New Zealand labour missionaries built the Hamilton New Zealand Temple, Church College of New Zealand and many other buildings in Temple View and other parts of the country in the 1950’s, 1960’s and 1970’s. These men and women, and their families, sacrificed a great deal over extended periods of time as they worked together on a variety of construction sites.
A group of labour missionaries and their descendants gathered in Temple View last November.
Elder David J. Thomson, an Area Seventy, shared with the group a number of faith-promoting experiences resulting from service and how the spirit of service, so well exemplified by New Zealand’s labour missionaries, has blessed his life.
“I am not a descendant of a labour missionary, but I am a beneficiary of their service, as are each one of us,” Elder Thomson said.
Elder Thomson continued by encouraging those in attendance to follow the Saviour as recorded in John chapter 21. He counselled all “to cast their nets of service on the side the Lord directs” and promised that as they do so, their efforts will be blessed with success.
Eddie Owen, the first baby born in the labour missionary camp, remembered the love of service instilled in him and his friends by their labour missionary parents.
Barry Williams spoke of his journey to become a labour missionary and how, after getting over the shock of earning only $1 per week, he stayed on his mission and the right path because of the righteous influence of his labour missionary companions.

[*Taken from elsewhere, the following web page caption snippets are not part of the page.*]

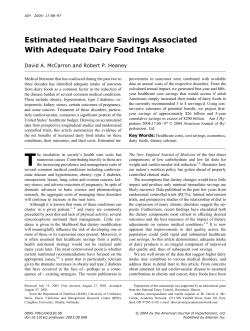 Estimated Healthcare Savings Associated With Adequate Dairy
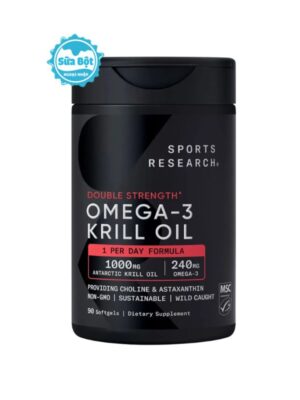 Dầu nhuyễn thể Sports Research Double Strength Omega-3 Krill Oil 1000mg Mỹ 90 viên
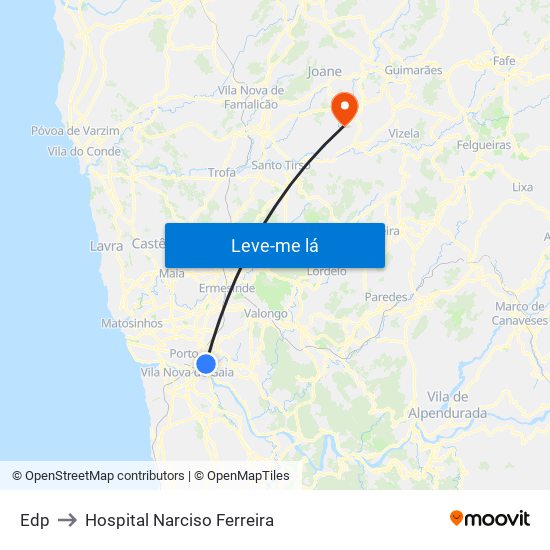 Edp to Hospital Narciso Ferreira map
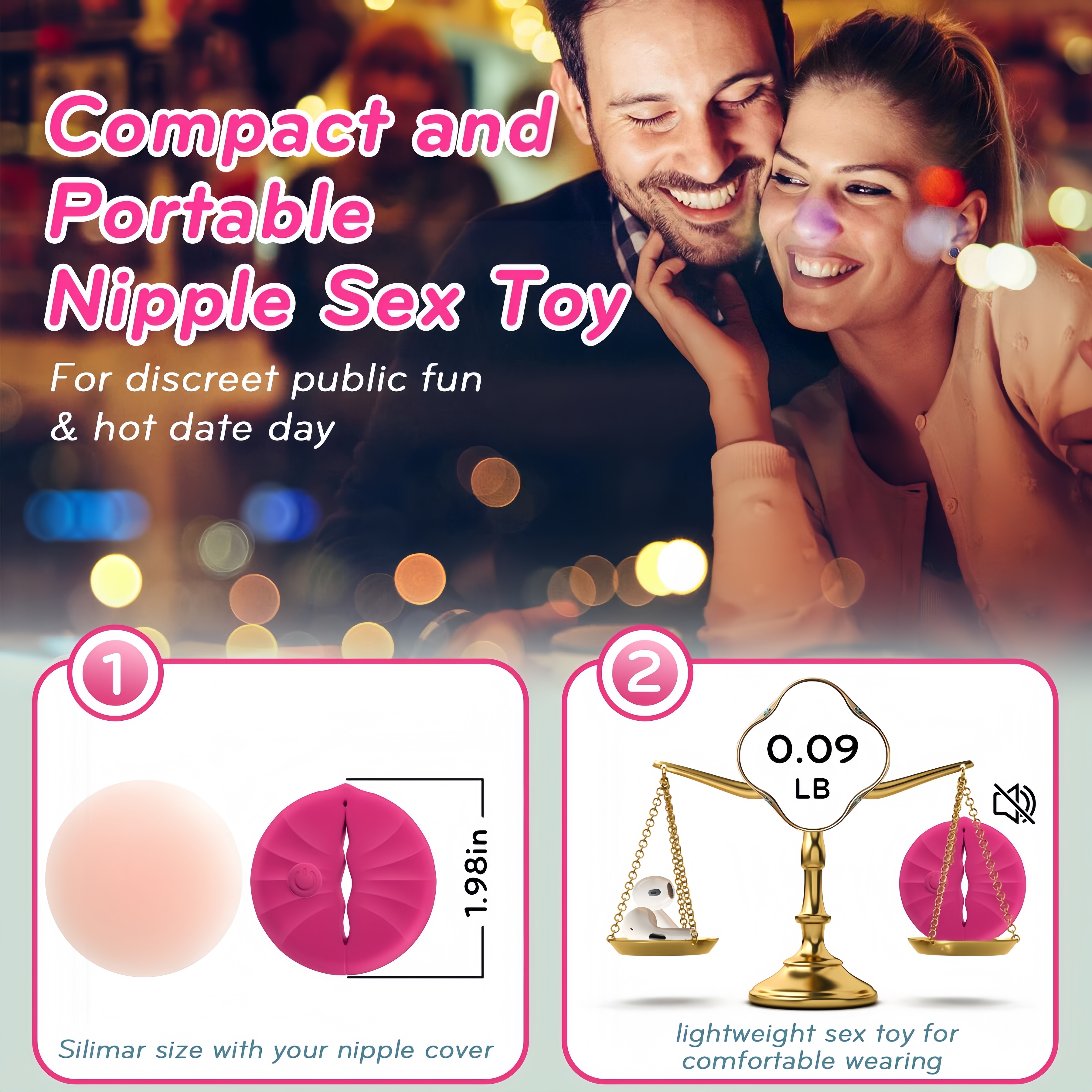 Wireless Nipple Teaser Vibrator - 10 Vibration Modes, Lightweight Silicone Nipple Clamps, IPX5 Waterproof Sexual Wellness Toy for Women - Perfect for BDSM & Sensual Pleasure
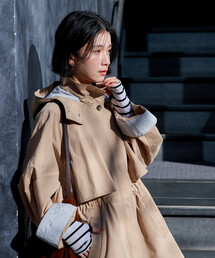 FREAK'S STORE | 2way 配色ステッチ フード付き ミニフレア トレンチコート/ハイネックショート丈 スプリングコート(トレンチコート)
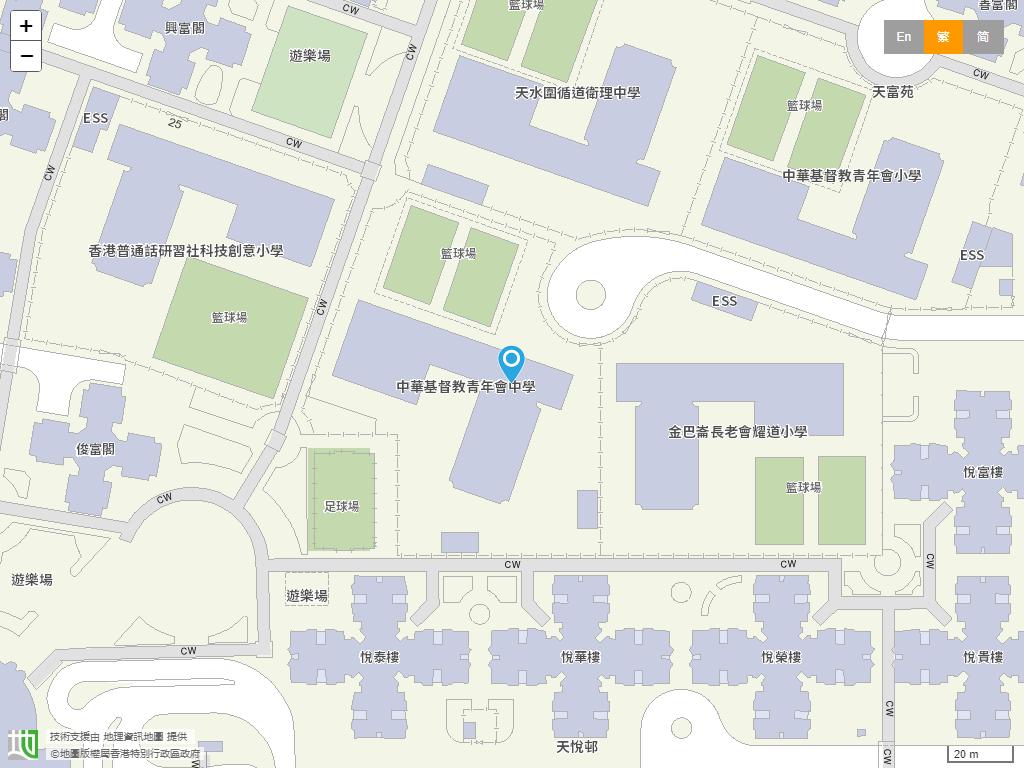 中华基督教青年会中学位置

Wendy Biesinger-Thacker, the youngest daughter of George and Audrey Biesinger and one of five Biesinger children born in Temple View, told of her parents’ hearts filled with love for their work and how “they came, they served, and they loved,” and the labour missionaries loved them right back. Wendy’s father, George R. Biesinger, supervised the Church’s building programme throughout the South Pacific.
The event was organised by the newly formed Labour Missionary Legacy Trust and took place at the Kai Hall, Temple View.
One of the organisers, John Campbell, said the mission of the trust is to “honour our past and shape our future.”